Integrated delivery systems for health care in the USA are associated with positive effects on quality of care

Added May 10, 2020

Citation: Hwang W, Chang J, LaClair M, et al. Effects of integrated delivery system on cost and quality. American Journal of Managed Care 2013; 19: e175-84

What is this? The COVID-19 pandemic is placing a strain on healthcare services. Existing research on the effects of integrated healthcare delivery systems (which are organised and coordinated systems managed by a financial entity) may provide useful information for policy makers.

In this systemic review, the authors searched for research evaluating the effects of integrated delivery systems in the USA on healthcare costs and quality. They restricted their search to studies published between 2000 and 2011, which were specific to the health system in the USA. They identified 21 peer-reviewed and 4 non-peer reviewed articles, and impacts on cost were assessed in 8 of these (5 peer-reviewed, 2 non-peer reviewed).

What was found: Most studies showed an association between increased integration of healthcare systems in the USA and improvement in quality of care with respect to, for example, clinical effectiveness, length of stay, medication error, number of office visits, hospital admission rates and rates of adverse health outcomes; but it is uncertain whether the improvements are due to integration or to associated characteristics (e.g. greater use of electronic medical records and systematic quality improvement initiatives).

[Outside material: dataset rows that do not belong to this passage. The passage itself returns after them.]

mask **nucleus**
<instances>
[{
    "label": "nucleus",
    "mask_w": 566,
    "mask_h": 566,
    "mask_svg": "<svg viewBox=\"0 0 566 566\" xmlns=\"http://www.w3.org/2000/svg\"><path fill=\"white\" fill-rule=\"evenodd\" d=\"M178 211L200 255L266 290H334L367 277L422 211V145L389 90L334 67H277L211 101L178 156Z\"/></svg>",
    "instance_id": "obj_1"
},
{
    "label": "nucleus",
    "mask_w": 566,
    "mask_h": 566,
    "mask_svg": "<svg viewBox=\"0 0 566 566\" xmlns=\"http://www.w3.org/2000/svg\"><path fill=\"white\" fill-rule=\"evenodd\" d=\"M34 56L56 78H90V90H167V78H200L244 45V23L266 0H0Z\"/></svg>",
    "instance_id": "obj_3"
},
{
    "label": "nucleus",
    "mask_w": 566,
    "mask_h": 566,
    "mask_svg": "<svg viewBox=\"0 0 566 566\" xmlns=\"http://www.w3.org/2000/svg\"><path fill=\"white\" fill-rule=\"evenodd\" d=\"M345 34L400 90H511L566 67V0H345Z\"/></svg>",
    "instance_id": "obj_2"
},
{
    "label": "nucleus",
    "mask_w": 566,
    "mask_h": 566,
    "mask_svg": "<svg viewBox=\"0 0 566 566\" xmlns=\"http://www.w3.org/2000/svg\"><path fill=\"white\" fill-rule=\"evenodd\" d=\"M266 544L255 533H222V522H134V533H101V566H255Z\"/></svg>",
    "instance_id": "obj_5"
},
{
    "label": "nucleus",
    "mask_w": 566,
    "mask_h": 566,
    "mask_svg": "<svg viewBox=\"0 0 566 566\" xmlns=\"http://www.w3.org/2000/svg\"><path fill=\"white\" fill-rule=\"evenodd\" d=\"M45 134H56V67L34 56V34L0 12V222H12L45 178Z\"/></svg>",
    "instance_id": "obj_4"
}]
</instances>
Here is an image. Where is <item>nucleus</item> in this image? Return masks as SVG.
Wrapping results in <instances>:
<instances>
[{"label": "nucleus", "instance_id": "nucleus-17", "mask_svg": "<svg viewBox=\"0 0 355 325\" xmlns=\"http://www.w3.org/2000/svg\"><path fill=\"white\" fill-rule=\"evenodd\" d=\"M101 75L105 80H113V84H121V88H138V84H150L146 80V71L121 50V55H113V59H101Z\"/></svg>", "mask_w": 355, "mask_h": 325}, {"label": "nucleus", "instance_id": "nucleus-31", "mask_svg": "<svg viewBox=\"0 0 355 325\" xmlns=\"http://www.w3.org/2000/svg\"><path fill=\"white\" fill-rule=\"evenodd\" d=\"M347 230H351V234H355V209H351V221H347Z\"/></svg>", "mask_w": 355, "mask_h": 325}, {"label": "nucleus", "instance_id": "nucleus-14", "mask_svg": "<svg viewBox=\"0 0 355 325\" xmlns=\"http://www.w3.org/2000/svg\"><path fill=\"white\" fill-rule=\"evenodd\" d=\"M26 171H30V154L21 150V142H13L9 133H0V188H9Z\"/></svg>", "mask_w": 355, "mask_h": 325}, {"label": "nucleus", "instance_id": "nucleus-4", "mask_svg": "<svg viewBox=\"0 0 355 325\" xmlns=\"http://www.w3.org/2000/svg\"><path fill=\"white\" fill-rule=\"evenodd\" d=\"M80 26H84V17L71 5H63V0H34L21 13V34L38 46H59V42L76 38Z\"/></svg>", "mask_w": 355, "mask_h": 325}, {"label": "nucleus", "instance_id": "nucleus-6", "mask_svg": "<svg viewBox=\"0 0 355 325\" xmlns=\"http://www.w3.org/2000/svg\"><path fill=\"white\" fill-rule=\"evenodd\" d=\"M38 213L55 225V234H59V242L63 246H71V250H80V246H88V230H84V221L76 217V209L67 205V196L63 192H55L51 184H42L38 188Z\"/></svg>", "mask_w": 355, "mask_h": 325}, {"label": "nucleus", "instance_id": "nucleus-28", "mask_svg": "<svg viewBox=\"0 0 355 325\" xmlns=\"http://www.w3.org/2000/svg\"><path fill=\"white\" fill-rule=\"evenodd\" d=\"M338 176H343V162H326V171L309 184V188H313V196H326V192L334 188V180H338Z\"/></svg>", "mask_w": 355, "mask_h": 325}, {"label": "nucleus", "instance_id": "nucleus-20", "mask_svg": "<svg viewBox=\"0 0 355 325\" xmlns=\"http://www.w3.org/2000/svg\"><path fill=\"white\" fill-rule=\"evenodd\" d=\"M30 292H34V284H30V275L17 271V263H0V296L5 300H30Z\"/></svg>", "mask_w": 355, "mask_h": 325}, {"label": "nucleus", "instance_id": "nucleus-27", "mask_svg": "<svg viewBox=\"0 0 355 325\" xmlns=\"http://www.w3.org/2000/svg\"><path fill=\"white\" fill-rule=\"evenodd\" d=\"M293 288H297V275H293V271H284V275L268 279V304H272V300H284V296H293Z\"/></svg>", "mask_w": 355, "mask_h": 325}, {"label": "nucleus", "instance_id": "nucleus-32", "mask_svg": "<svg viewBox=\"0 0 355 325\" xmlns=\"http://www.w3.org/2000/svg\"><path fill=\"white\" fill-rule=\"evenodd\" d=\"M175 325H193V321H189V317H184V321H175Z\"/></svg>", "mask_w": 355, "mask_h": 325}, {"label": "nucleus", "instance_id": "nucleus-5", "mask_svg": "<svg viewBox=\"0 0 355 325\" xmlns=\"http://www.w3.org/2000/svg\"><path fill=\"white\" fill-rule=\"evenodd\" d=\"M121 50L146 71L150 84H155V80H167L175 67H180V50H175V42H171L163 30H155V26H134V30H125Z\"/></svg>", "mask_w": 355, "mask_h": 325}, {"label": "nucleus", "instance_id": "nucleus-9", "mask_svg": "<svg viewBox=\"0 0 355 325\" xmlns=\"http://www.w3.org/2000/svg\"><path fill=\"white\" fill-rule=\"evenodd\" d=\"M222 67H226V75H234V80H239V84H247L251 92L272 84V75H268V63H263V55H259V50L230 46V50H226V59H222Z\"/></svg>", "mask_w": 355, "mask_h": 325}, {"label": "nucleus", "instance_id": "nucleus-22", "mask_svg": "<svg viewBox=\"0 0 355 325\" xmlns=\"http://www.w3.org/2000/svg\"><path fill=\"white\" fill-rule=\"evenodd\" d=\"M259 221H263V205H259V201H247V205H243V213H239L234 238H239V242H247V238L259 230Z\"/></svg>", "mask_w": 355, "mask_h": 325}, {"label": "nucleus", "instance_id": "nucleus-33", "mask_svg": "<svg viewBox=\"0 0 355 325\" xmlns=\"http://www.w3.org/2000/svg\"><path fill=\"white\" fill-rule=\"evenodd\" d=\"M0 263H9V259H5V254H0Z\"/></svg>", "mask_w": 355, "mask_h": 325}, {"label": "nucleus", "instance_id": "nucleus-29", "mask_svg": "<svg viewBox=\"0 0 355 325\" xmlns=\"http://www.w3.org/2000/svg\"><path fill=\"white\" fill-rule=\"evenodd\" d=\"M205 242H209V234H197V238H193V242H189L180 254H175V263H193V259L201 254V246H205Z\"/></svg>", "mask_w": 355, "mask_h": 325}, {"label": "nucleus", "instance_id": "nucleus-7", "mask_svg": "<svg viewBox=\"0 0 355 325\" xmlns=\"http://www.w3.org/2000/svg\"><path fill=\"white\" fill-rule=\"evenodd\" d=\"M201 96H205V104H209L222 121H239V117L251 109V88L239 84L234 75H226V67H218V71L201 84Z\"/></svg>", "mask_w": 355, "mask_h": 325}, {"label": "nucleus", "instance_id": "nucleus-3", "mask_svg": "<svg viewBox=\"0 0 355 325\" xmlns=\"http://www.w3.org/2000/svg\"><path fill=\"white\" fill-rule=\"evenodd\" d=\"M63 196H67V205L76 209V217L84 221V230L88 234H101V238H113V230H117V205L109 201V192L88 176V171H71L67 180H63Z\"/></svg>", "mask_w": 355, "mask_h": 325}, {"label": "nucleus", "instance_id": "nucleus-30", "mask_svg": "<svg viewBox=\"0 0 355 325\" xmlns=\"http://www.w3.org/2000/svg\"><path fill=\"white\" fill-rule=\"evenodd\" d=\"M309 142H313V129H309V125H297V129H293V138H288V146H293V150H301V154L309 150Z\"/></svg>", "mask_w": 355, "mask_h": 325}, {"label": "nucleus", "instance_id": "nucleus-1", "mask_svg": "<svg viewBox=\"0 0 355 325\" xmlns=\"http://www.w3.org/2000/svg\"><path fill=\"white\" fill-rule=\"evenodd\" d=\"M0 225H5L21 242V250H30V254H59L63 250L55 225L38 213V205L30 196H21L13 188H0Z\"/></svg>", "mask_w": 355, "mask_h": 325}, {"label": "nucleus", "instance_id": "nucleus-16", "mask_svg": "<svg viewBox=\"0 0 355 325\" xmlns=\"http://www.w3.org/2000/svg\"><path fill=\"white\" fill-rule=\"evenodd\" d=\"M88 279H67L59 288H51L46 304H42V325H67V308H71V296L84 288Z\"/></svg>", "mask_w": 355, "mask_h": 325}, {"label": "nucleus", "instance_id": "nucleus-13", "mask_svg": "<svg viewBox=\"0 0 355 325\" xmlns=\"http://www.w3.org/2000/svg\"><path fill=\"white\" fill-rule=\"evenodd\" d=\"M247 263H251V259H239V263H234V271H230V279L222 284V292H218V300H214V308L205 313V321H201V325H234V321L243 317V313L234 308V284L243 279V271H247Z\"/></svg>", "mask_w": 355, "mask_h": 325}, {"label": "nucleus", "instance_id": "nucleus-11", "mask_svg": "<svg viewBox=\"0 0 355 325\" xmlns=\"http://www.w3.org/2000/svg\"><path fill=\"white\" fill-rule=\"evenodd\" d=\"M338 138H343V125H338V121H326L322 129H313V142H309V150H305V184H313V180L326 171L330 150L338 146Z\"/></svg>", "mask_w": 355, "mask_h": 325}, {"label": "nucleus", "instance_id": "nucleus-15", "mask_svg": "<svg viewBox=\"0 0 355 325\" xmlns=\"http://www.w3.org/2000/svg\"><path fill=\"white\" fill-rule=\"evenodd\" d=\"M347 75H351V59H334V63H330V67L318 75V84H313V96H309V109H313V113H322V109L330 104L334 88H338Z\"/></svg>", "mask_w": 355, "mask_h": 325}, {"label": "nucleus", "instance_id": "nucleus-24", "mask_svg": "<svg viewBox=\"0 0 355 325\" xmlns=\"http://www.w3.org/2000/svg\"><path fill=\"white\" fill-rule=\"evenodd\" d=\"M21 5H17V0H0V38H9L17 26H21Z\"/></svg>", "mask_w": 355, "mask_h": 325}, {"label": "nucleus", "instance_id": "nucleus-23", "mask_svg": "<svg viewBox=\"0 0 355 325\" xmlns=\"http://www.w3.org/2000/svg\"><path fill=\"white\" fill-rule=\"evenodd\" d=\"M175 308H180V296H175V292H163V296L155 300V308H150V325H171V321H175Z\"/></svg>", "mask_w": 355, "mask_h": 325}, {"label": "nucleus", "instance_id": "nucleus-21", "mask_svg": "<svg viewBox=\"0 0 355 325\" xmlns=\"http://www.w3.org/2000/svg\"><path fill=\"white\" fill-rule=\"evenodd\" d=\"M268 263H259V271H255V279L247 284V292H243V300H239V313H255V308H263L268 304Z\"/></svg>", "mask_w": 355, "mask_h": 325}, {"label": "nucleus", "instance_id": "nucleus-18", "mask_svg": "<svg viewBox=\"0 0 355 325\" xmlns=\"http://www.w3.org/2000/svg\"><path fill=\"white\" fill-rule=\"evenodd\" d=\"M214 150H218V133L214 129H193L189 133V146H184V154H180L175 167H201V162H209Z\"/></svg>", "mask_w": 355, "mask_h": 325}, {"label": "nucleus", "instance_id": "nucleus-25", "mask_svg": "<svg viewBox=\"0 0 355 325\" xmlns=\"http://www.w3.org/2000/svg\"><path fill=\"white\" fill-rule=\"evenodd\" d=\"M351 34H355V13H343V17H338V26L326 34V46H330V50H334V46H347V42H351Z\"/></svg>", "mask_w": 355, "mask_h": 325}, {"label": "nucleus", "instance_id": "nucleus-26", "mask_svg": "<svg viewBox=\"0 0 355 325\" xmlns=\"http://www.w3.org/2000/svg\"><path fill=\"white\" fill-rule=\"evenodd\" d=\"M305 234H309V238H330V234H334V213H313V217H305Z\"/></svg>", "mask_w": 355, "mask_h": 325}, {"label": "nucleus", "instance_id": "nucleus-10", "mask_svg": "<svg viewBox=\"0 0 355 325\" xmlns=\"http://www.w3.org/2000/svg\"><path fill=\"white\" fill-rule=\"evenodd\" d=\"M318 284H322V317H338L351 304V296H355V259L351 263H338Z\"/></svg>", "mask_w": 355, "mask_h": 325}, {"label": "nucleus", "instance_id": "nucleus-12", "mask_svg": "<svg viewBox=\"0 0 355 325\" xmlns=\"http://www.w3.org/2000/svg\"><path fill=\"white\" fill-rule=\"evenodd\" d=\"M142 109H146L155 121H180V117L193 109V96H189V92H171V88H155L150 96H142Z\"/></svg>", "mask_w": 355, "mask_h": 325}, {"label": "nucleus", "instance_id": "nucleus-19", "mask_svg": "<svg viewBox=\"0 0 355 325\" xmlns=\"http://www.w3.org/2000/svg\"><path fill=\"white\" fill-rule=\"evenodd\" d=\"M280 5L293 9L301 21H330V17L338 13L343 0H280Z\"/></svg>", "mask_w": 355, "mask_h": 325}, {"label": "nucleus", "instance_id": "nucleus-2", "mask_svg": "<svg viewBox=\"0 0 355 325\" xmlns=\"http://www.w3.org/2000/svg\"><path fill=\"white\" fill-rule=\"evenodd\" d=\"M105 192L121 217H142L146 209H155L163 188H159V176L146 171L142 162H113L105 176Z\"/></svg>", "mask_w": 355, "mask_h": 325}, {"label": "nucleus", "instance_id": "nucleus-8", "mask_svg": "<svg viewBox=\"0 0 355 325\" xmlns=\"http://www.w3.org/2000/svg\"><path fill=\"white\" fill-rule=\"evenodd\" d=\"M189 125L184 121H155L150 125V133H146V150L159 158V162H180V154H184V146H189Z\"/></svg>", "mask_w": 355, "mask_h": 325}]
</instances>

Several studies found that patients treated for chronic diseases at integrated delivery systems in the USA had better outcomes.

Several studies found improvements in preventative care in integrated delivery systems in the USA.

There was some evidence of lower healthcare costs in integrated delivery systems in the USA.

The evidence for lower healthcare costs in integrated delivery systems in the USA is weak.

 

Disclaimer: This summary has been written by staff and volunteers of Evidence Aid in order to make the content of the original document accessible to decision makers who are searching for the available evidence on the coronavirus (COVID-19) but may not have the time, initially, to read the original report in full. This summary is not intended as a substitute for the medical advice of physicians, other health workers, professional associations, guideline developers, or national governments and international agencies. If readers of this summary think that the evidence that is presented within it is relevant to their decision-making they should refer to the content and details of the original article, and the advice and guidelines offered by other sources of expertise, before making decisions. Evidence Aid cannot be held responsible for any decisions made about the coronavirus (COVID-19) on the basis of this summary alone.